O odsetkach orzeczono na podstawie art. 481 kc w zw. z art. 455 kc. Sąd ustalił początkowy okres ich naliczania na dzień 12 grudnia 2012 roku, czyli ogłoszenia wyroku. Jak w odpowiedzi na pozew wskazała strona pozwana powódka występując w piśmie z 18 kwietnia 2012 roku z żądaniem wypłaty kwoty 20.000, zł nie podała żadnych argumentów uzasadniających swoje roszczenie, dopiero w pozwie sformułowała dokładnie swoje żądanie i szczegółowo przytoczyła i uzasadniła powody oraz okoliczności je uzasadniające. Tym samym strona pozwana nie miała wcześniej możliwości ustosunkowania się do nich i ich ocenienia, a orzeczenie sądu określiło wysokość należnego zadośćuczynienia.

Koszty procesu na podstawie art. 100 kpc wzajemnie zniesiono.
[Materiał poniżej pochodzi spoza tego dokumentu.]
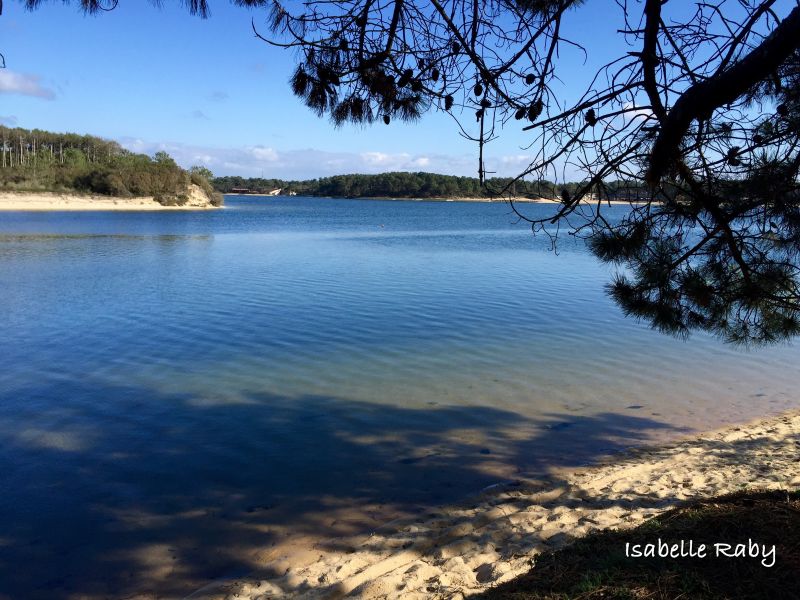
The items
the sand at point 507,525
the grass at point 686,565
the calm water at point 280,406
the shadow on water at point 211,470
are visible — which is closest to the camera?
the grass at point 686,565

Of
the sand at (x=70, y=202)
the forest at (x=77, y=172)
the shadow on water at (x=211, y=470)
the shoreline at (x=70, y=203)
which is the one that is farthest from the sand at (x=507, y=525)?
the forest at (x=77, y=172)

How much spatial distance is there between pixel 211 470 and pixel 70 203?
66704 mm

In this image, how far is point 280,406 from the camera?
699 cm

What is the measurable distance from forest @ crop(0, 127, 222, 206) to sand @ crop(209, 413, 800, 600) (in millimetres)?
72124

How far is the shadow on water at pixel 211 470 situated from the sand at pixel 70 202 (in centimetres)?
5827

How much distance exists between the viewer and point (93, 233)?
1235 inches

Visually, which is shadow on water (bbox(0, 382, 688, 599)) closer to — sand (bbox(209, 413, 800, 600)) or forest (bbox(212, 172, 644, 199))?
sand (bbox(209, 413, 800, 600))

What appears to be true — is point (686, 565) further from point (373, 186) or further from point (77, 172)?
point (373, 186)

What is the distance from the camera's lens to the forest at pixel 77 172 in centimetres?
6881

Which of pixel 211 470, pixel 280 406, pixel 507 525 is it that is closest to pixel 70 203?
pixel 280 406

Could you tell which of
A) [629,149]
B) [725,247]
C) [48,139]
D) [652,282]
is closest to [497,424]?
[652,282]

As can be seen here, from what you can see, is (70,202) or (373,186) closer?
(70,202)

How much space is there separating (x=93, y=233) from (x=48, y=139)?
74.1 m

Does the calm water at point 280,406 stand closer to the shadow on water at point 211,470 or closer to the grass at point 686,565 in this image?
the shadow on water at point 211,470
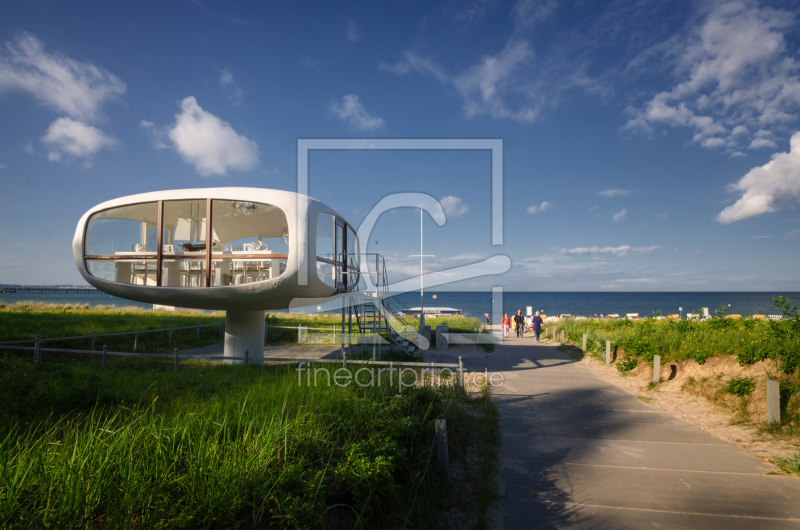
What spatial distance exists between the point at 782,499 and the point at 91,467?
7012mm

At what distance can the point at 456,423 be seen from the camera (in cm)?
627

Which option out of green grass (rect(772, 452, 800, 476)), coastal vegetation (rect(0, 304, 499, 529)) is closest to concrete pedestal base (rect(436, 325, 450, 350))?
coastal vegetation (rect(0, 304, 499, 529))

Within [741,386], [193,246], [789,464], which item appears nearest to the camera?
[789,464]

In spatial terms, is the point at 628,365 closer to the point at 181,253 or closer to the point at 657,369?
the point at 657,369

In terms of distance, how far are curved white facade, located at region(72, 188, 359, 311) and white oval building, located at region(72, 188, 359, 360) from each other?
22mm

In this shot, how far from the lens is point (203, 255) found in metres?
9.38

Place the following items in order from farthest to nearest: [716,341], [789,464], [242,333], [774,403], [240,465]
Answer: [242,333] < [716,341] < [774,403] < [789,464] < [240,465]

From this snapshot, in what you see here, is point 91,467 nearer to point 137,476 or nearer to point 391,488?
point 137,476

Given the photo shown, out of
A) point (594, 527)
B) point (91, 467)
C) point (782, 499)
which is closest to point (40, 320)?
point (91, 467)

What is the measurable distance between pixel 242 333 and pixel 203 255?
3.29m

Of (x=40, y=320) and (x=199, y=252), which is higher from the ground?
(x=199, y=252)

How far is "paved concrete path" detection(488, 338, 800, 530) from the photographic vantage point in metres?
4.25

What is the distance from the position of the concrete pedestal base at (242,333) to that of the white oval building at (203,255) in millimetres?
1356

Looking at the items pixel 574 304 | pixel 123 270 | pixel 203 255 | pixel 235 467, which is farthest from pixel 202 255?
pixel 574 304
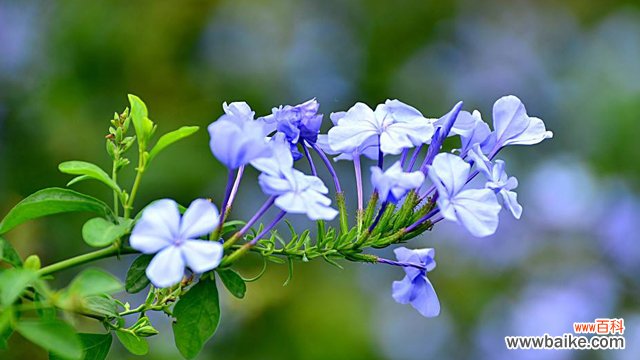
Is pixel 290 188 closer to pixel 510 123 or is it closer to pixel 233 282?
pixel 233 282

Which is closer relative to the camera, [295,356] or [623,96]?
[295,356]

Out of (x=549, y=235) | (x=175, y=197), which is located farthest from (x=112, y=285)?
(x=549, y=235)

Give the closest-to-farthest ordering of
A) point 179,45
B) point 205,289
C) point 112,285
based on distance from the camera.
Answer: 1. point 112,285
2. point 205,289
3. point 179,45

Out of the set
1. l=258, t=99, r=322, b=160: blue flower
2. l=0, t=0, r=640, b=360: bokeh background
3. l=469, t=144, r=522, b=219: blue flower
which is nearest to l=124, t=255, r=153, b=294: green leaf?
l=258, t=99, r=322, b=160: blue flower

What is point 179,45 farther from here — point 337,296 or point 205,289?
point 205,289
Powódka domagała się zasądzenia kwoty 15.000, zł więc wobec zasądzenia kwoty 6.500, zł wygrała sprawę w 43,33 %. Koszty procesu to opłata od pozwu 750 zł, koszty zastępstwa procesowego powódki i strony pozwanej po 2.400 zł (na podstawie § 2 w zw. z § 6 pkt 5 rozporządzenia Ministra Sprawiedliwości z dnia 28 września 2002 roku w sprawie opłat za czynności radców prawnych oraz ponoszenia przez Skarb Państwa kosztów pomocy prawnej udzielonej przez radcę prawnego Dz.U. z 2002 roku, Nr 163, poz. 1349 ze zm.) oraz opłata skarbowa od złożonego przez powódkę pełnomocnictwa 17, zł. Łącznie koszty wyniosły 5.567, zł i w przypadku stosunkowego rozdzielenia kosztów procesu do zwrotu byłaby kwota 12,18 zł co byłoby niecelowe i dlatego sąd koszty wzajemnie zniósł.

Mając powyższe na uwadze, należało orzec, jak w sentencji wyroku.